**What you need to do:**
Repeat the material below word for word and leave out all pictures.

___ Data records

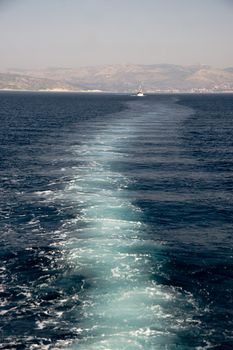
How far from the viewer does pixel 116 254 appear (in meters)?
34.8

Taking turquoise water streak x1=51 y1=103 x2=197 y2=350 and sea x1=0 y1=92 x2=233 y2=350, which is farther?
sea x1=0 y1=92 x2=233 y2=350

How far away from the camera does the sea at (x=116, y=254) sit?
2466cm

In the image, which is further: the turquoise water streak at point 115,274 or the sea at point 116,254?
the sea at point 116,254

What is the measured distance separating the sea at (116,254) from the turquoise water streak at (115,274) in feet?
0.23

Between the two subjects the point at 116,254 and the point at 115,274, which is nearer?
the point at 115,274

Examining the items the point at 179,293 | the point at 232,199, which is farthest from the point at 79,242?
the point at 232,199

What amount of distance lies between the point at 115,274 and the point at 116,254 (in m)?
3.51

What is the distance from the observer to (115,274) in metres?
31.4

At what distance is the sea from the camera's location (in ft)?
80.9

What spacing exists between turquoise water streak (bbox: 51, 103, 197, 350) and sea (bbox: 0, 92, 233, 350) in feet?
0.23

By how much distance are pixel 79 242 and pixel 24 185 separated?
868 inches

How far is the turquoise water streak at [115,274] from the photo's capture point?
24380 mm

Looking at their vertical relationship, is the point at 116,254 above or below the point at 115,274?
above

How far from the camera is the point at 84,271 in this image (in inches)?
1248
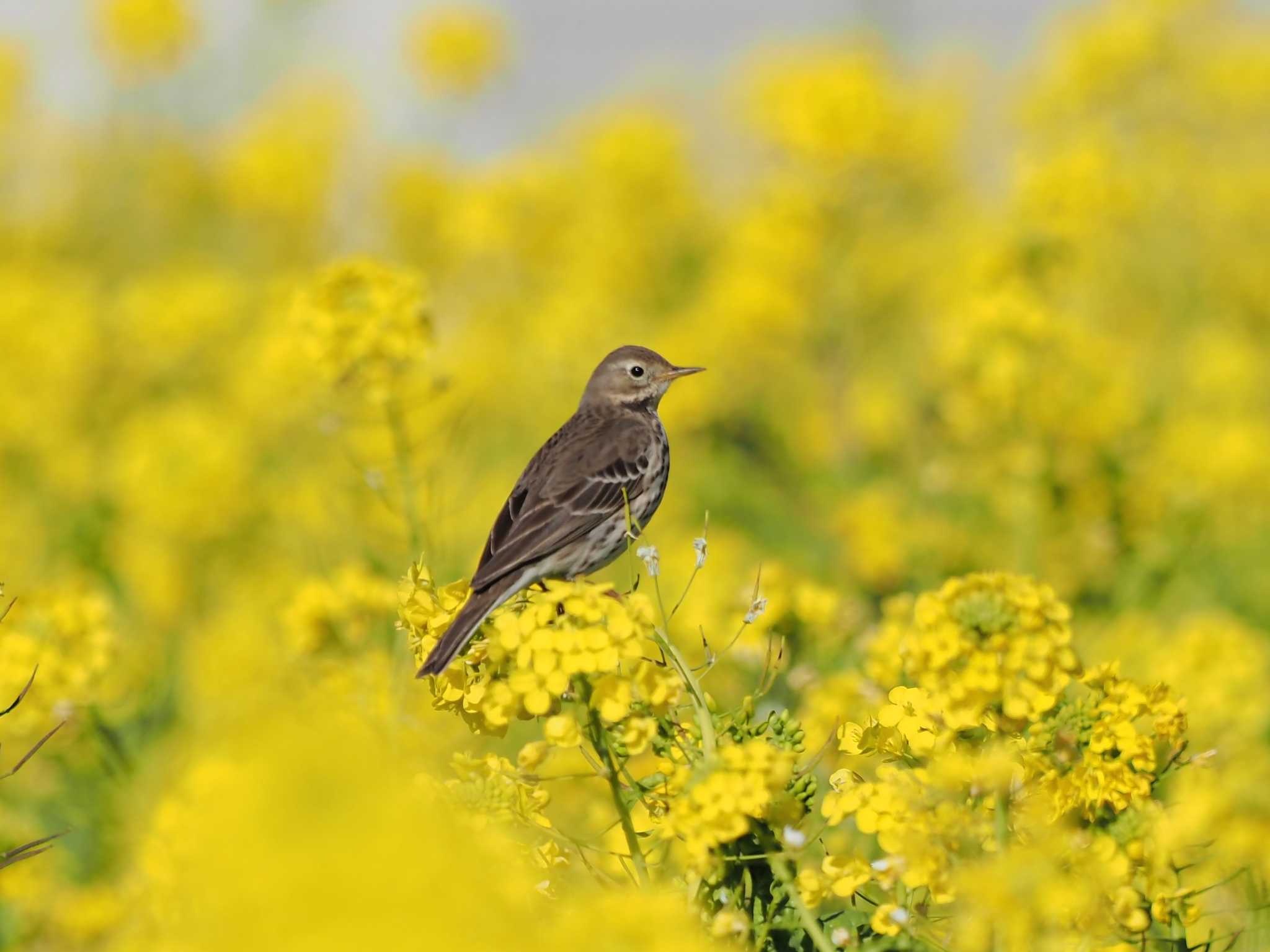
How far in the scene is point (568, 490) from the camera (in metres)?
4.05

______

**Problem solution:**
How far from the viewer does pixel 116 254 appear (in meters)?
34.8

Taking turquoise water streak x1=51 y1=103 x2=197 y2=350 and sea x1=0 y1=92 x2=233 y2=350, which is farther?
sea x1=0 y1=92 x2=233 y2=350

How far away from the camera does the sea at (x=116, y=254) sit?
2466cm

In the image, which is further: the turquoise water streak at point 115,274 or the sea at point 116,254?
the sea at point 116,254

What is the measured distance separating the sea at (116,254) from the turquoise water streak at (115,274) in feet?
0.23

Between the two subjects the point at 116,254 and the point at 115,274, which is nearer?
the point at 115,274

Examining the items the point at 179,293 | the point at 232,199, which is farthest from the point at 79,242?
the point at 232,199

What amount of distance lies between the point at 115,274 and the point at 116,254 (in m)?
3.51

What is the distance from the observer to (115,274) in metres?
31.4

At what distance is the sea from the camera's location (in ft)?
80.9

What spacing exists between turquoise water streak (bbox: 51, 103, 197, 350) and sea (bbox: 0, 92, 233, 350) in feet?
0.23

By how much distance are pixel 79 242 and pixel 24 185 separated?
868 inches

How far is the turquoise water streak at [115,274] from the photo's capture point?
24380 mm

Looking at their vertical relationship, is the point at 116,254 above or below the point at 115,274?
above

How far from the camera is the point at 84,271 in this image (in inches)?
1248
How far in the scene is point (568, 490) from the camera (in metres)?
4.05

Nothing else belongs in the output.